Names
• Who drummer Keith Moon did not think that the music of Jimmy Page, Robert Plant, John Paul Jones, and John Bonham would be successful; in fact, he told them that their music would be as successful as a lead balloon. Page, Plant, Jones, and Bonham decided to name their band after Mr. Moon’s comment. A zeppelin was the biggest balloon they could think of, and after removing the A from “lead” to facilitate accurate pronunciation, they called themselves Led Zeppelin. It was their music that led music reporter Lester Bangs to coin the term “heavy metal” music.
• Mikey Rocks and Chuck Inglish make up the Chicago rap duo known as the Cool Kids. Actually, “Mikey Rocks” is a pseudonym. His real name is Antoine Reed, but he chose his stage name because of his youthful hero-worship of NBA star Michael Jordan. When Mr. Reed had to choose a stage name, he regarded it as an opportunity: “As a little kid, I would try to change my name to Mike, like write it on papers and I would tell my mom to call me that but she wouldn’t do it, so I just saw this as my opportunity to have the best name that I could possibly have.”

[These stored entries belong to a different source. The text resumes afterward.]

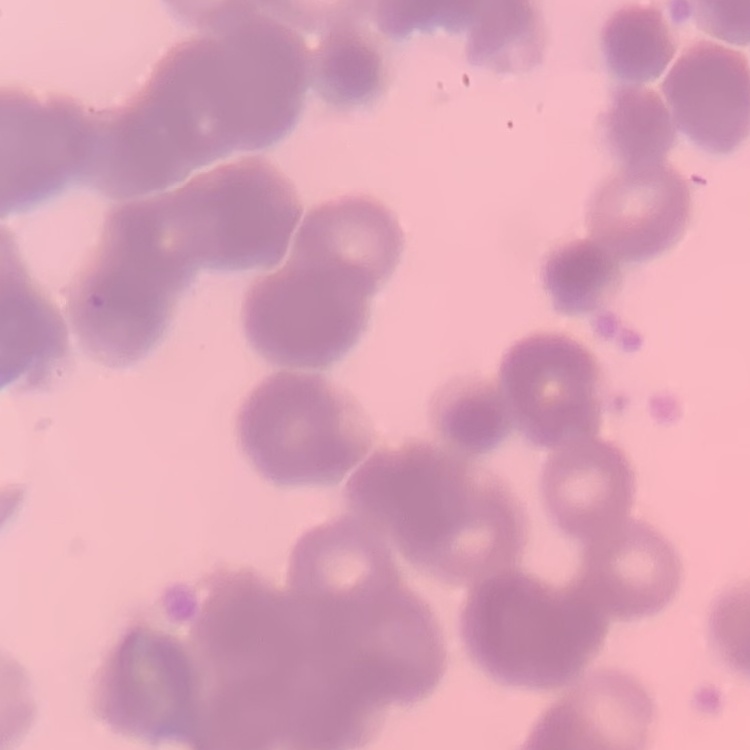
erythrocyte morphology = rouleaux formation
preparation = thin peripheral smear
stain = Field's or Giemsa
image type = one tile cut from a larger photomicrograph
Classify this cell by malaria status.
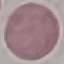

It is uninfected.

{
  "stain": "Giemsa",
  "image_type": "cell patch, automatically extracted from a larger field of view and resized to 64 × 64 pixels",
  "capture": "smartphone through the microscope eyepiece",
  "preparation": "thin blood smear"
}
Classify this cell by malaria status.
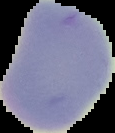

Uninfected.

The area outside the segmented cell region is set to black. Image is 115×133 pixels. From a thin blood smear.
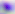

modality = micrograph
identification = Toxoplasma gondii
magnification = 400x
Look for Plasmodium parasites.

• Late in his life, blues musician Howlin’ Wolf is said to have not liked his name; however, it was preferable to other names he had acquired earlier. Born Chester Arthur Burnett, Howlin’ Wolf wore size-16 shoes. That led to him being called first “Foots” and later “Big Foot Chester.” Another blues musician named John T. Smith, who in 1930 had recorded a song called “The Howling Wolf” and had thereafter taken that name, was no longer famous when Big Foot was looking for a new name, so Mr. Burnett borrowed the name and kept it for himself.
• Scottish singer Amy Macdonald regarded Pete Doherty as an early idol, and she wrote the song “Poison Prince” about his drug problems. Mr. Doherty has heard about the song, although he may have misheard its title. On television, an interviewer asked him, “So you’ve met Amy; she’s a big fan. And you’ve heard the song?” Mr. Doherty asked, “What song?” The interviewer replied, “The song she wrote about you, ‘Poison Prince.’” Mr. Doherty was not amused, saying, “Why would I want to listen to a song about me that is called ‘Poison Prick?’”

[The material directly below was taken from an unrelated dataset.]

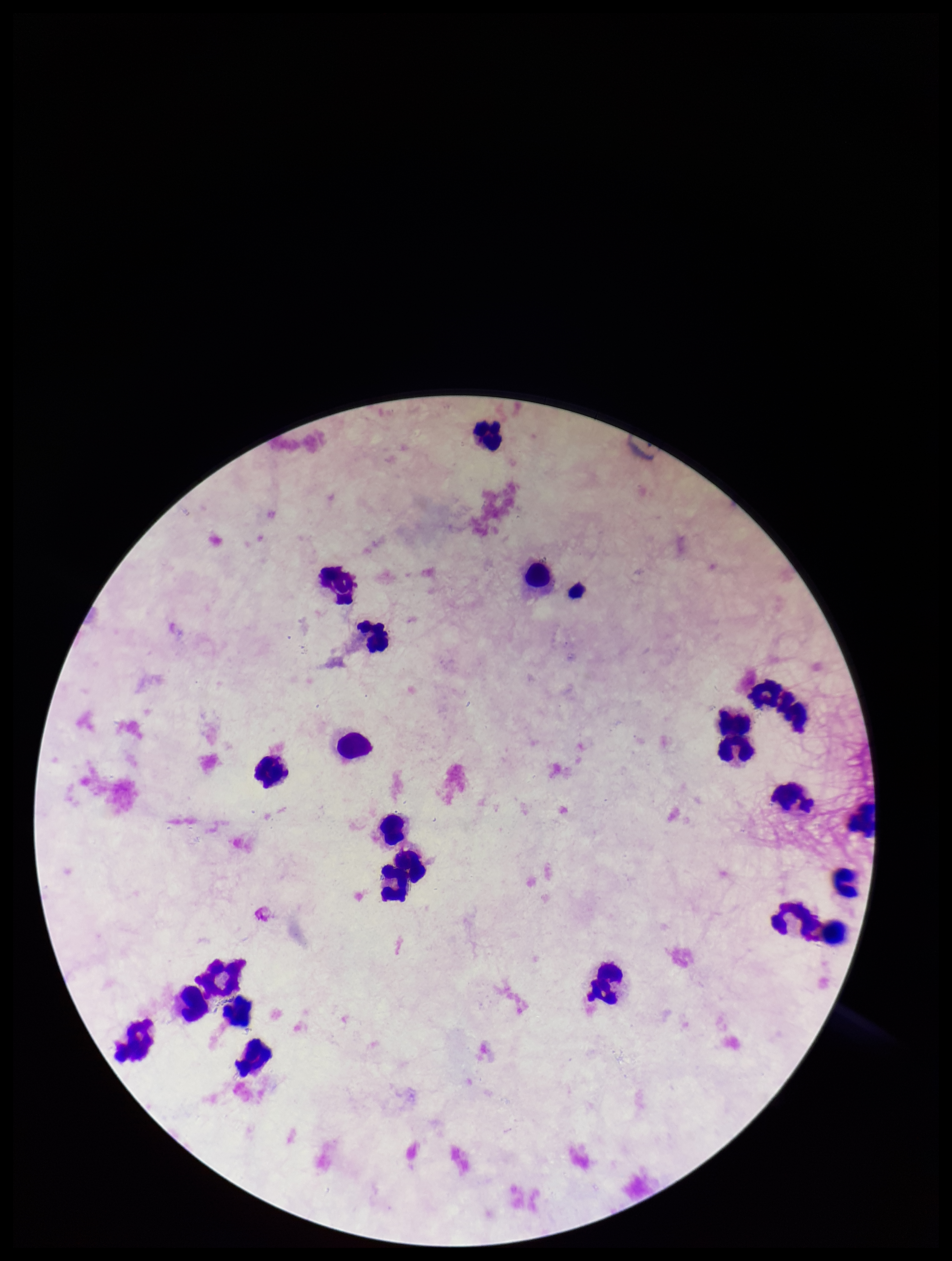
None detected.

One field from this slide. Giemsa stain. Patient malaria status: negative. Leukocyte count: 22. Parasite count: 0. Photographed through the microscope eyepiece with a smartphone camera. Image is 952×1261 pixels. Preparation: thick.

• Stanley Kirk Burrell is better known as rapper M.C. Hammer. “M.C.” is a slang way of saying “Rapper,” and “Hammer” is a nickname he was given when he became the Oakland Athletics batboy after Charley Finley, the owner of the Athletics, saw young Stanley singing and dancing in the Athletics parking lot. Stanley resembled home-run hitter Hammerin’ Hank Aaron, and so he was called Little Hammer.
• One story about how “break” dancing got its name concerns Afrika Mambaataa, an African-American man in the Bronx in New York City who led a gang called the Zulu Kings that was more interested in dancing than in fighting. Another gang challenged the Zulu Kings to a fight, but Mr. Mambaataa suggested that they take a break from beating people up and instead compete in dancing.
• At one time, people with foreign or Jewish names would sometimes change their names because they thought that it would help them fit in better or more comfortably in the United States. Composer/conductor Leonard Bernstein was advised to do this early in his career, but he replied, “I’ll do it as Bernstein, or not at all.”
• The Yugoslav conductor Berislav Klobucar once substituted for Herbert von Karajan at the Metropolitan Opera. Members of the orchestra showed their affection for Mr. Klobucar by calling him “Clubcar” and by calling his wife “Loungecar.”